TEXTE FOURNI:
Notre famille continue cependant de s'étendre. Dans certaines localités elle ne fait que passer comme à Bourseigne, St-Hubert, Izel ou Witry pour aller s'installer dans une autre paroisse. Parfois on disparaît dans la nature sans laisser la moindre trace comme les frères Jean et Jean-Baptiste de Gennevaux qui demeurent encore à Liège [104] en 1780. En d'autres occasions, le nom s'éteint comme à Traimont car la famille se compose seulement de filles et d'un garçon resté célibataire... Par contre, notre famille fait souche :

  1. À Louftémont où les Déom vont se multiplier ! Jean Deum de Nivelet devenu Jean "Déhome" y rejoint ses cousines, Jeanne et Juliette respectivement mariées à Jean Chart et à Henry Galhau. Jean épouse Élisabeth Wauthier en 1709 et les naissances vont alors se succéder. Signalons que ces Déhome vont devenir des Déom à la fin du 18ème siècle après avoir repris le patronyme Deum durant une génération.
  2. À Vesqueville, où Salomon Deum entre dans une famille très connue dans la région en épousant Jeanne Laroche de Vesqueville, veuve de Christophe Gobert [105] . Le mariage Deum - Laroche est introuvable pour la simple raison que les registres de mariages de Vesqueville ne commencent qu'en 1732 ! Cette union a certainement été célébrée en 1712 ou 1713 puisque les registres de baptême de la paroisse, disponibles depuis 1674, révèlent la naissance de Marie Déom baptisée le 5 janvier 1714. Salomon Deum vient très certainement de la paroisse de Léglise dont les habitants sont les seuls de la région à prénommer leurs garçons ainsi en hommage à "Salmon d'Obange" [106] , écuyer, enseigne, capitaine de la Compagnie d'Ordonnance décédé le 5 mars 1601. Quatre Salomon Deum sont justement baptisés à Léglise entre 1660 et 1680 ! Lequel est donc celui qui a épousé Jeanne Laroche ? L'acte de décès de Salomon, relevé dans les registres de Vesqueville le 25 décembre 1737, ne nous apprend rien de plus. Alors ?

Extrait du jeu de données

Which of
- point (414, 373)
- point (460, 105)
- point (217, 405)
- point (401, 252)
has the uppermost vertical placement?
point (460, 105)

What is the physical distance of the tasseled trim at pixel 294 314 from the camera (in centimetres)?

TRAVAIL À FAIRE:
1. D'après le texte sur la famille Déom, à quelle date Marie Déom a-t-elle été baptisée ?
2. Dans le texte sur la famille Déom, quelles sont toutes les localités où la famille ne fait que passer ?
3. Rédigez la suite du texte sur la famille Déom.

RÉPONSES PAR TÂCHE:
1. Le 5 janvier 1714.

2. Bourseigne, St-Hubert, Izel et Witry.

3.
    Plusieurs indices désignent cependant Salomon Deum baptisé à Léglise le 20 décembre 1680. Le parrain de Marie-Françoise, une autre fille de Salomon et de Jeanne Laroche baptisée en 1722, est Vernel Deum. Ce prénom est extrêmement rare dans la région et il se trouve justement qu'un des frères de Salomon est prénommé Vernel !
    Mais la découverte dans les "œuvres de loi" d'un acte par lequel "Salomon Deome, natif du village de Genvaux résidant à celuy de Vesqueville" vend des biens situés à Gennevaux, confirme le choix précédent surtout qu'il est encore question de Henry Deome, frère du vendeur [107] .
    Jean-Joseph Déom, un des descendants de cette famille va faire souche à Ampsin [108] en 1794 !
  3. À Ferrières [109] , province de Liège, où Nicolas Deum de la "Rouge Minière" épouse Barbe Schellin le 8 janvier 1752. La "Rouge Minière" est un hameau de Ferrières qui appartient à la Principauté de Stavelot jusqu'à la Révolution française.
    Les origines de Nicolas Deum, longtemps inconnues, sont révélées par un acte daté du 10 juillet 1775 [110] . Né à Gennevaux le 27 avril 1724, il était le fils de Nicolas et Catherine de Fineuse.
    Cette famille qui va garder l'orthographe originelle de notre nom, va se déplacer et s'étendre vers Heyd, Chevron, Bomal, Stavelot, Verviers, Liège.
  4. À Virton où Jean-François Déom, originaire de Cousteumont, épouse Gérardine Gillet en 1786 et à Suxy où Louis Déom, un maçon venu de Nivelet, unit sa destinée à celle d'Élisabeth Moraux en 1783.
    Nous reparlerons de ces familles plus tard.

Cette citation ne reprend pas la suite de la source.